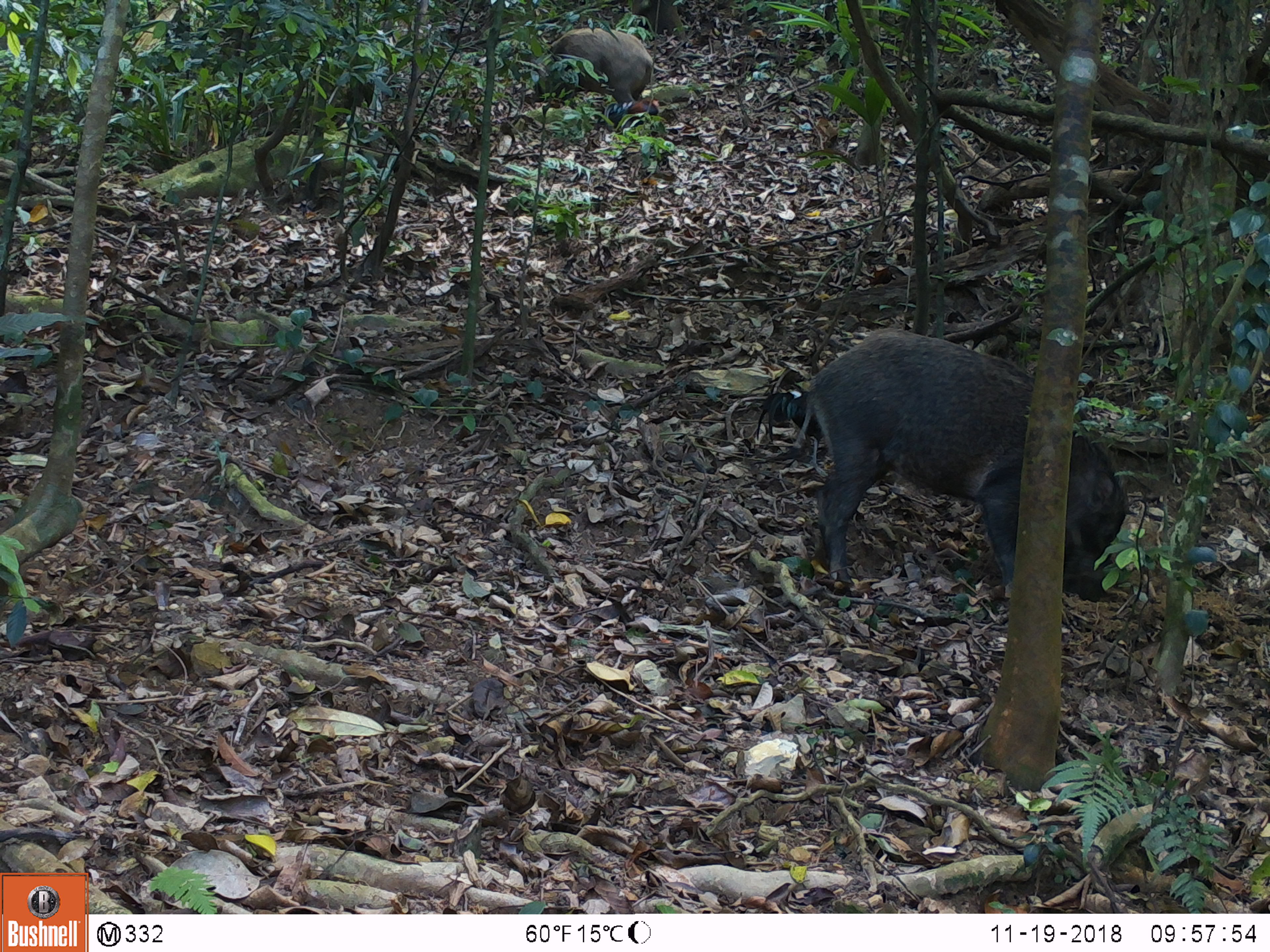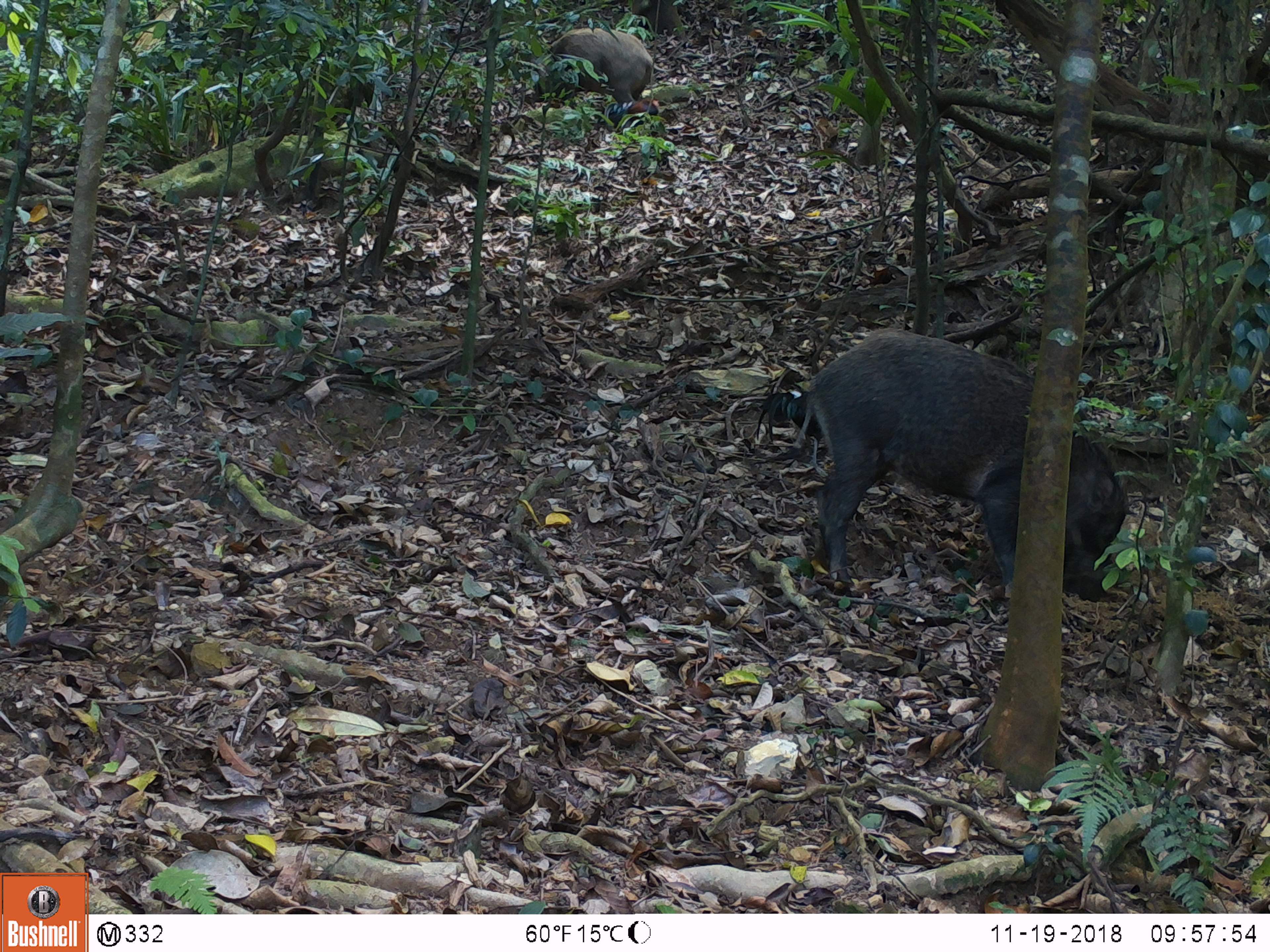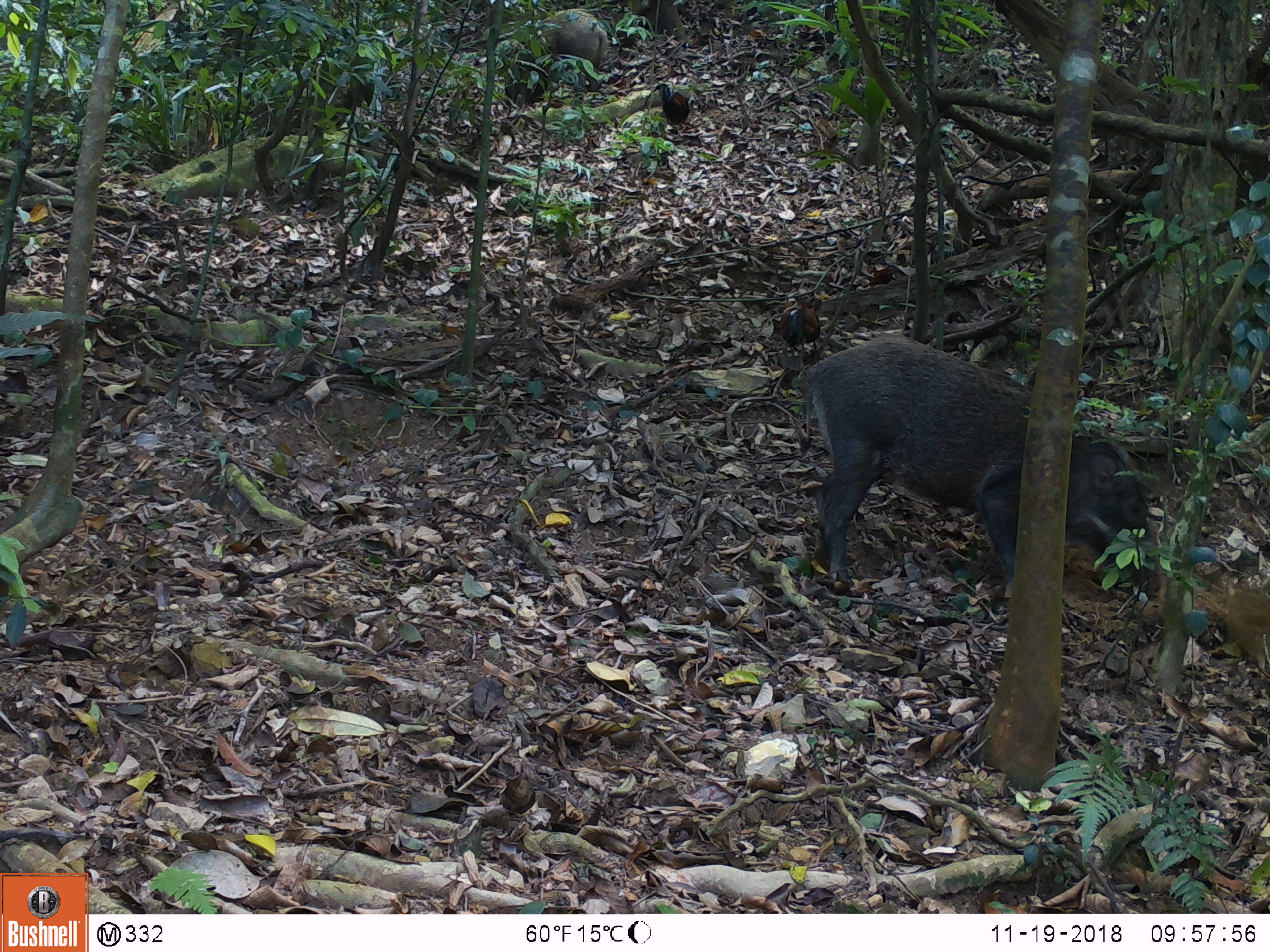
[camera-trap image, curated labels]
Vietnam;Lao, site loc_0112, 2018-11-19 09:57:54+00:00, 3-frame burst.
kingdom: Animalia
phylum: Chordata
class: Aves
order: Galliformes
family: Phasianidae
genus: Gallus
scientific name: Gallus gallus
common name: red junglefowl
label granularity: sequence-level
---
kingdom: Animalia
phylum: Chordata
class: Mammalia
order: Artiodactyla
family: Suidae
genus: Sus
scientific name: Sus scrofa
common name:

#### ACTIVITY
An unchanged copy of the listing, with no pictures, should be returned.

#### RESPONSE TO THE EXERCISE
[camera-trap image, curated labels]
Vietnam;Lao, site loc_0112, 2018-11-19 09:57:54+00:00, 3-frame burst.
kingdom: Animalia
phylum: Chordata
class: Aves
order: Galliformes
family: Phasianidae
genus: Gallus
scientific name: Gallus gallus
common name: red junglefowl
label granularity: sequence-level
---
kingdom: Animalia
phylum: Chordata
class: Mammalia
order: Artiodactyla
family: Suidae
genus: Sus
scientific name: Sus scrofa
common name:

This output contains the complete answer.